Today, we look to Caroline Copeland, a partner in our Corporate and Commercial team who is steeped in the world of advertising and marketing law.
Caroline did not have any family connection to law and it was only in her second year at university, studying History, that she began thinking about career options. “I thought I might be well suited to law and it appealed to me because it offered a career rather than just a job” Caroline says, “something with a defined pathway for progression, that I could be in long-term and that would enable me to move relatively quickly onto the ladder of independent, London living. And the fact that I’m still here all these years later, hopefully shows that my youthful self wasn’t wrong!”
Despite the advancements in gender equality, women in law, like many other sectors, continue to face challenges when it comes to balancing a career and childcare. “Statistically, it remains the case that, on average, women spend more time providing childcare than men. The key challenge is to ensure that women feel supported through having children, taking maternity leave and managing childcare and home life responsibilities whilst working a job that is often intense and can require lots of long and unpredictable hours”. Caroline believes that an important part of this is ensuring that women have support in flexible working patterns and representation in leadership positions. “The availability of role models for aspiring female lawyers is crucial.”

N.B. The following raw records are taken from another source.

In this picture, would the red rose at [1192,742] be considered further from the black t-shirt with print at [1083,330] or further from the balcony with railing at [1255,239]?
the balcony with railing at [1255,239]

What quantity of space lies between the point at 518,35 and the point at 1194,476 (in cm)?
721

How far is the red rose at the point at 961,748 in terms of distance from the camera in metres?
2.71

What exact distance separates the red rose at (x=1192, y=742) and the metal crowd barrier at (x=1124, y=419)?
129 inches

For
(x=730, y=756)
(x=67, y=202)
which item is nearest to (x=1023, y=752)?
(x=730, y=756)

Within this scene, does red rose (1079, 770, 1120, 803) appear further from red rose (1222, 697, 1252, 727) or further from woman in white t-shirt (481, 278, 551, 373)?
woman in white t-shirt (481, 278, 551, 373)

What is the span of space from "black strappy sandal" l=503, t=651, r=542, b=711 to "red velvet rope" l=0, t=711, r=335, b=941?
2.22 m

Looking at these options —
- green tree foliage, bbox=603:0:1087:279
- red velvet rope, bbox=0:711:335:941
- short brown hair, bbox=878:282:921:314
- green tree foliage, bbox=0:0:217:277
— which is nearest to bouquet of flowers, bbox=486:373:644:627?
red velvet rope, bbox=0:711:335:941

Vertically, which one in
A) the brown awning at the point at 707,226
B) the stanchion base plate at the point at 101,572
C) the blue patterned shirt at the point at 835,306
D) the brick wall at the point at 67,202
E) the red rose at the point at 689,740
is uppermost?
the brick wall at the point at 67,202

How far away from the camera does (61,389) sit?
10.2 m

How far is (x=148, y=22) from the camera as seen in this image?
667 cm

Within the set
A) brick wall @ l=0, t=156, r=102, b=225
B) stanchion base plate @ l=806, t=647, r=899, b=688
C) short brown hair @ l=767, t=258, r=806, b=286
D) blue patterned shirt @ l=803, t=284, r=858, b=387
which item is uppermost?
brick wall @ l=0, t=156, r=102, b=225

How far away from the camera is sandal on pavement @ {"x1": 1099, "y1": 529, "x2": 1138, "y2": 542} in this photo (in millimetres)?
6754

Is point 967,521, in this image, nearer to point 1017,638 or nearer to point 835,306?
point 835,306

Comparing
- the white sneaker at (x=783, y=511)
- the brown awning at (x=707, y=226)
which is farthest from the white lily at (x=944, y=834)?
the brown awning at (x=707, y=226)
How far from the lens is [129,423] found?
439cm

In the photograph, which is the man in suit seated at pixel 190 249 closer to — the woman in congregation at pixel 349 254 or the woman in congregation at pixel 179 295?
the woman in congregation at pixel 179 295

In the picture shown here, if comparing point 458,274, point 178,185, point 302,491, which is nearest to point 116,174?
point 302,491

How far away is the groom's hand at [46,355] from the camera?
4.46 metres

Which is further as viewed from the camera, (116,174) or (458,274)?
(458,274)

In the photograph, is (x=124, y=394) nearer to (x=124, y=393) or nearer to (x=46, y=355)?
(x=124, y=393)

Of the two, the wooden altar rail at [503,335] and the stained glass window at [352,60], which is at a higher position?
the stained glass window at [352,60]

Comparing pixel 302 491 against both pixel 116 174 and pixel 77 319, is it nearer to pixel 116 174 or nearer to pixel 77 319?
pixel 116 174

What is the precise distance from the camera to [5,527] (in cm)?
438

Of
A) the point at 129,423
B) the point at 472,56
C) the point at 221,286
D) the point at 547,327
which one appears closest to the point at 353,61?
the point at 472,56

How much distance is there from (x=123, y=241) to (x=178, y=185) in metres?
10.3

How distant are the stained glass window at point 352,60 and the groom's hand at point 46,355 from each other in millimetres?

International Women’s Day has been observed since the early 1900's - a time of great expansion and turbulence in the industrialised world that saw booming population growth and the rise of radical ideologies. Many strides have been made for women’s rights in the last 100 years, but Caroline maintains that we need to continue to mark the occasion. “It serves both to celebrate the progress made, but also as a reminder that, in many parts of the world, women are deprived of freedom, opportunity and basic human rights, and much more needs to be done. It’s important to continue to put the spotlight on the issues and behaviours that perpetuate gender inequality and remind ourselves of what we can do to make a difference.”
It is also important for Caroline that we inspire the next generation of women to forge successful careers and take up jobs at the highest level. “Gender should never determine your boundaries; I’d say the same thing to any aspiring lawyer – just go for it.”
One of Caroline’s great role models was her great grandmother, Ida Copeland. She had an extraordinary life – from her father's death in a shooting accident, to moving from Italy to Britain at the end of the 19th century, nursing with the British Red Cross Society in World War I, and becoming one of the first female members of Parliament, sitting as an MP for Stoke in the 1930’s. “I don’t think she let much, if anything, hold her back!”, says Caroline.
Caroline has clearly inherited some of Ida’s strength of character. That attitude has no doubt helped her succeed in law, but it also makes her an inspiration to the next generation of women. With that, we join her in marking and celebrating this International Women's Day 2024.